First Missing Positive

Difficulty: Hard, Asked-in: Google, Amazon, Samsung

Key takeaway: One of the best searching problems to learn step-by-step optimization using various approaches. In-place hashing solution is an intuitive problem-solving approach that uses the same input array to process values and generate correct output.

Let’s understand the problem

Given an array that includes positive and negative numbers, write a program to find the smallest missing positive integer.

Example 1

Input: X[] = [2, -9, 5, 11, 1, -10, 7], Output: 3

Explanation: Consecutive positive integers 1 and 2 are present in the array. So the first missing positive is 3.

Example 2

Input: X[] = [2, 3, -2, 1], Output: 4

Explanation: Consecutive positive integers 1, 2, and 3 are present in the array. So the first missing positive is 4.

Example 3

Input: X[] = [4, 6, 5, 3, 8], Output: 1

Explanation: All values are positive, but the first positive integer 1 is missing in the input. So the output is 1.

Discussed solution approaches

  • Brute force approach  using two nested loops
  • Using sorting and single scan
  •  Using a Hash Table
  • Using in-place hashing (an idea similar to counting sort)
  • Using the idea of partition and In-place Hashing

Brute force approach  using two nested loops

Solution Idea

The positive number starts from the value 1 on the number scale. If the first missing positive number is some number k, then all the positive numbers from 1 to k-1 will be present in the array. The critical question is: What would be the maximum possible value of missing positive if we have an array of size n? Think!

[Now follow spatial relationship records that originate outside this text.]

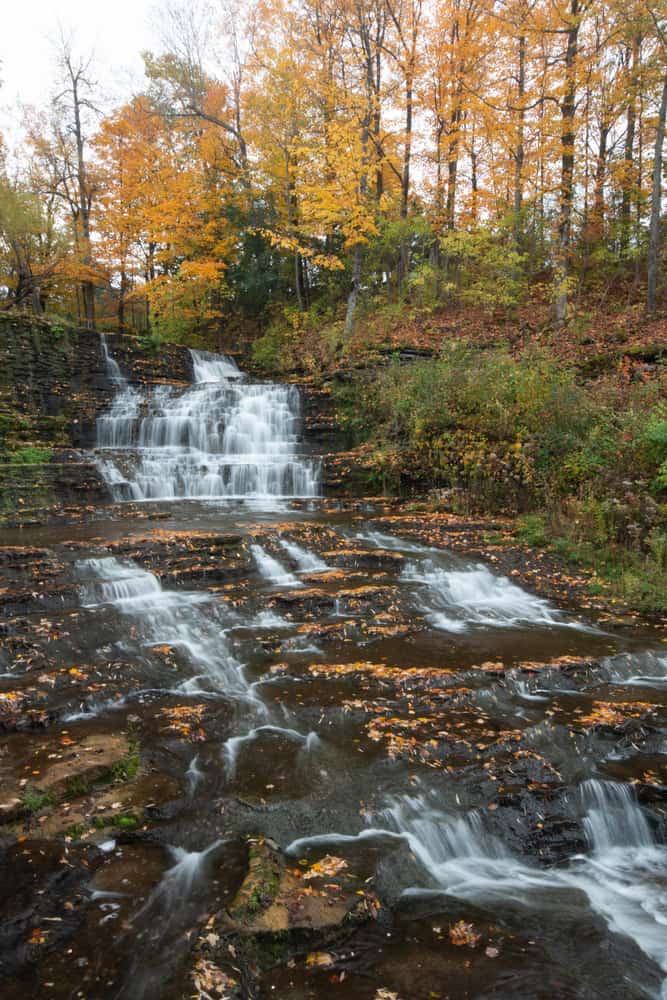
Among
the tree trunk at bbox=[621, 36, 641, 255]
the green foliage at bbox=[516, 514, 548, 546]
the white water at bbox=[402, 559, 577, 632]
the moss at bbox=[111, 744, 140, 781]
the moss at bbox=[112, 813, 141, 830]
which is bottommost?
the moss at bbox=[112, 813, 141, 830]

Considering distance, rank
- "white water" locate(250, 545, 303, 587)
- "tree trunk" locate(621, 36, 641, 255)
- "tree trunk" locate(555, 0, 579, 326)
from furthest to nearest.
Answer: "tree trunk" locate(621, 36, 641, 255) < "tree trunk" locate(555, 0, 579, 326) < "white water" locate(250, 545, 303, 587)

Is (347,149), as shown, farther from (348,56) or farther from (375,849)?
(375,849)

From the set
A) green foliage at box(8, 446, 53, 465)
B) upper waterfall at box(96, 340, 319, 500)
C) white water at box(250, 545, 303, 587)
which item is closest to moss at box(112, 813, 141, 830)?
white water at box(250, 545, 303, 587)

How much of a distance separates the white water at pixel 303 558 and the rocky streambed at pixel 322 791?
2.26 ft

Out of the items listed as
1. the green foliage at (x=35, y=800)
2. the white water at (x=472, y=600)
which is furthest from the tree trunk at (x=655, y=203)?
the green foliage at (x=35, y=800)

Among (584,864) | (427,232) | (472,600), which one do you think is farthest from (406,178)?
(584,864)

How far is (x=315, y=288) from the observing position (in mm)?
22469

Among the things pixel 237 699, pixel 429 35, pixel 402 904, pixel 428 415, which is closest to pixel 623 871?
pixel 402 904

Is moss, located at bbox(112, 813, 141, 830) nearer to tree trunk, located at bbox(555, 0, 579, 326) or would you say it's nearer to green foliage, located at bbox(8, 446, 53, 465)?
green foliage, located at bbox(8, 446, 53, 465)

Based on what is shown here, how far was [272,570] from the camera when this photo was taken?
7578mm

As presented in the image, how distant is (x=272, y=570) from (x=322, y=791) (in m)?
4.17

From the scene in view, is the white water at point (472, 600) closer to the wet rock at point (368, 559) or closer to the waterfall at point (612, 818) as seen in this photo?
the wet rock at point (368, 559)

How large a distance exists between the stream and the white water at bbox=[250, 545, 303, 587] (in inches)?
2.2

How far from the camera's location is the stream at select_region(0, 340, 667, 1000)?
2.49m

If the size of the array is n, then the maximum possible missing positive number would be n+1 i.e, the scenario when all numbers from 1 to n are present in the array. So basic approach would be to search all positive integers starting from 1 to n+1 linearly. If any positive integer is missing in the sequence, then we return that value as an output.

Solution Pseudocode

Time and space complexity analysis

We are running two nested loops where both loops will run n times in the worst-case scenario. Time complexity in the worst-case = O(n²), Space Complexity = O(1)

Using sorting and single scan

Solution Idea and Steps

If we sort the input array, then all the positive numbers get lined up in increasing order, and we can linearly search to find the first missing positive integer. We can use efficient sorting algorithms like heap sort, merge sort, or quicksort to sort the input array. Suppose we are using in-place O(nlogn) sorting algorithm heap sort.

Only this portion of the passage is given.